* _OBJETIVO PLANTEADO_:
Reproduce sin ningún cambio las líneas del listado, empezando por la que contiene "this 250×188 image." y siguiendo hasta la que contiene "damaged silver car [439, 337, 1013, 548]", ambas incluidas.

* _DATOS DE TRABAJO_:
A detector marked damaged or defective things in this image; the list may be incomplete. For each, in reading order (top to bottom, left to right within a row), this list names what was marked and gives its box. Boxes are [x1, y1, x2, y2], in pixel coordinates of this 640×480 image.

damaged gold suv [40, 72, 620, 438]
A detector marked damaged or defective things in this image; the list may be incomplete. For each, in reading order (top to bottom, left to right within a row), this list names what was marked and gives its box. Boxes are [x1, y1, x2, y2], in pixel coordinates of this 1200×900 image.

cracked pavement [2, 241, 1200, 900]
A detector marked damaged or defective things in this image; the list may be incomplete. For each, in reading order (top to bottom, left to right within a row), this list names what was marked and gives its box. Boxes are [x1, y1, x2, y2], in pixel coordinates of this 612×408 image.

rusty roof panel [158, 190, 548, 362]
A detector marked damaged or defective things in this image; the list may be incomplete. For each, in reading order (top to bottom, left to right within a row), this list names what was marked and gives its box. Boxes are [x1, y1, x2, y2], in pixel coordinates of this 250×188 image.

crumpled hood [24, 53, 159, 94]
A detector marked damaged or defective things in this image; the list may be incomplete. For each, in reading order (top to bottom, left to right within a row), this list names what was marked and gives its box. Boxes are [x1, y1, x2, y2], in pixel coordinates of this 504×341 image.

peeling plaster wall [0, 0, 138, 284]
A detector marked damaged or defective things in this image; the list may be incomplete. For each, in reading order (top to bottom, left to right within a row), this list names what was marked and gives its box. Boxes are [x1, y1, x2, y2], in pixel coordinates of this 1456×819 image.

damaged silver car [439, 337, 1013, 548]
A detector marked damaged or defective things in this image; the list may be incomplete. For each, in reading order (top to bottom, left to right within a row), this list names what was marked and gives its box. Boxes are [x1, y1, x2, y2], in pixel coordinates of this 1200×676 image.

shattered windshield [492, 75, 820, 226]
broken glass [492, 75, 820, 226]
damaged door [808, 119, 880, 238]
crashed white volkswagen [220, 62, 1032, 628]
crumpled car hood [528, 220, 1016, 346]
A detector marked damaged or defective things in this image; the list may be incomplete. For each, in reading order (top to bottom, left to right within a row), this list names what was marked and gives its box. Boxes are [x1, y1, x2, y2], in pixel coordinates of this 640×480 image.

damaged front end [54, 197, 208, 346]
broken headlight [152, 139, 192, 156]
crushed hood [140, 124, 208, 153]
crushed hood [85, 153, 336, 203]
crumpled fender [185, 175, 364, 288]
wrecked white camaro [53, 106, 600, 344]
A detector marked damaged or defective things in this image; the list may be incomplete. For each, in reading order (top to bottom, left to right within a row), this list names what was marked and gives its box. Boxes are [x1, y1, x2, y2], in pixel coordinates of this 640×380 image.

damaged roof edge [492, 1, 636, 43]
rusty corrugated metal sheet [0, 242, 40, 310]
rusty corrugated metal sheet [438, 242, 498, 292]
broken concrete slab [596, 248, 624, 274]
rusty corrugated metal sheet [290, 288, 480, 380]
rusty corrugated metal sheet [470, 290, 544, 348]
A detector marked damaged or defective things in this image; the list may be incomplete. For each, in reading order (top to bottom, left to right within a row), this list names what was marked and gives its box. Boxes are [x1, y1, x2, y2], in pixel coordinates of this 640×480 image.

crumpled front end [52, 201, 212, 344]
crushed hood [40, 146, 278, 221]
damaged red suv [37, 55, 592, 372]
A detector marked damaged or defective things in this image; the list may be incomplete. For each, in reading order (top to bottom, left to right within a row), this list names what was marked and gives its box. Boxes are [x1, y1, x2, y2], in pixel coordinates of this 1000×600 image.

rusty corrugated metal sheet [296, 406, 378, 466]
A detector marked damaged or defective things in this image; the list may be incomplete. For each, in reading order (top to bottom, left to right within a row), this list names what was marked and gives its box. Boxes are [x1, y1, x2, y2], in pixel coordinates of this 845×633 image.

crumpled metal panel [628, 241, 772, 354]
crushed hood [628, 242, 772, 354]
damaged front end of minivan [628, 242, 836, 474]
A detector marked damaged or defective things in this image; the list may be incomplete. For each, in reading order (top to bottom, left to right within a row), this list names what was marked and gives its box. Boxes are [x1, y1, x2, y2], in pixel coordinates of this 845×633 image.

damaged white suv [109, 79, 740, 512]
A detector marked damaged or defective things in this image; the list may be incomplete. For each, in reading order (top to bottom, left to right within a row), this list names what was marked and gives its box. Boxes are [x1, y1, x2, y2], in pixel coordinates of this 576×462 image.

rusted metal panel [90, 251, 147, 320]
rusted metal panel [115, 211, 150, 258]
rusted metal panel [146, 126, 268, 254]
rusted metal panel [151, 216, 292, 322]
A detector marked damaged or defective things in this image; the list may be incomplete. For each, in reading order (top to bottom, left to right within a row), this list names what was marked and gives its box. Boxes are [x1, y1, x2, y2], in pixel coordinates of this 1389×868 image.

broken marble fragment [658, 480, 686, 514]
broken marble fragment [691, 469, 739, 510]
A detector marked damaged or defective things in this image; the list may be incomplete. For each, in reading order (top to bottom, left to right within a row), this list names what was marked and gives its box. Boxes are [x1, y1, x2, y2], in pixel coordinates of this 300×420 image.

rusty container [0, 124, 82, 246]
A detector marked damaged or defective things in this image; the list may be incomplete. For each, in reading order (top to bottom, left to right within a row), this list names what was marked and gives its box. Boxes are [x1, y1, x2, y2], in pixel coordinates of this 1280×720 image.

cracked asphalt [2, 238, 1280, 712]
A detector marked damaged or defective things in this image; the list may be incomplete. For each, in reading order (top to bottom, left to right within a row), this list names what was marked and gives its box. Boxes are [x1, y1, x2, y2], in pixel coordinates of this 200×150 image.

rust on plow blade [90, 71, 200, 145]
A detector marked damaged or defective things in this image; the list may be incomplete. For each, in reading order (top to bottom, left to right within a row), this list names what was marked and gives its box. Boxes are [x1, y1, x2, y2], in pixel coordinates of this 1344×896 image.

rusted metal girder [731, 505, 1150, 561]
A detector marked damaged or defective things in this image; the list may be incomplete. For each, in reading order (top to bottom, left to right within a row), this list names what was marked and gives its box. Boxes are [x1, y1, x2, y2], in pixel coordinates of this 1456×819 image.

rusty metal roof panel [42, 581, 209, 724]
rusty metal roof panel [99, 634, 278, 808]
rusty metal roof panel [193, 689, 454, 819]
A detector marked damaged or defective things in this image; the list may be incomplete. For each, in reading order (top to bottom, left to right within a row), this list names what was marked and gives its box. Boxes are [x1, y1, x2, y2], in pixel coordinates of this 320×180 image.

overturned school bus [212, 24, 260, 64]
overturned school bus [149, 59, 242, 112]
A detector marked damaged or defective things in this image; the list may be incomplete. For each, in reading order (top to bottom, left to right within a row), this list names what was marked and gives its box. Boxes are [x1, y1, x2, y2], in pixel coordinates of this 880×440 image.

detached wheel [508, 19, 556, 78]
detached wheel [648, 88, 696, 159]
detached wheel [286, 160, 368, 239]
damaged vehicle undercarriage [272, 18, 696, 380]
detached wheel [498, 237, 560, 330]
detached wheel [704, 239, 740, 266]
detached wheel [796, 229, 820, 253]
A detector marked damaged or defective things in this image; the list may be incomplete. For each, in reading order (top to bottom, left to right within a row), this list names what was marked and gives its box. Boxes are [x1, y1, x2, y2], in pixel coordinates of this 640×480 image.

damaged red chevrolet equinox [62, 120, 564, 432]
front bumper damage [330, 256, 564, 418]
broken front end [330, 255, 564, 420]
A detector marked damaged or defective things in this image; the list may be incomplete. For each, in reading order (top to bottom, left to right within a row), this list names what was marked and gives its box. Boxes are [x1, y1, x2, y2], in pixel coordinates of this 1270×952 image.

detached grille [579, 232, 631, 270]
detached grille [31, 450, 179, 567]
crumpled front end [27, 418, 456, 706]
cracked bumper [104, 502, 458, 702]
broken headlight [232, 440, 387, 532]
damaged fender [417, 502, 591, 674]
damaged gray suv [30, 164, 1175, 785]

* _RESULTADO DEL EJERCICIO_:
A detector marked damaged or defective things in this image; the list may be incomplete. For each, in reading order (top to bottom, left to right within a row), this list names what was marked and gives its box. Boxes are [x1, y1, x2, y2], in pixel coordinates of this 250×188 image.

crumpled hood [24, 53, 159, 94]
A detector marked damaged or defective things in this image; the list may be incomplete. For each, in reading order (top to bottom, left to right within a row), this list names what was marked and gives its box. Boxes are [x1, y1, x2, y2], in pixel coordinates of this 504×341 image.

peeling plaster wall [0, 0, 138, 284]
A detector marked damaged or defective things in this image; the list may be incomplete. For each, in reading order (top to bottom, left to right within a row), this list names what was marked and gives its box. Boxes are [x1, y1, x2, y2], in pixel coordinates of this 1456×819 image.

damaged silver car [439, 337, 1013, 548]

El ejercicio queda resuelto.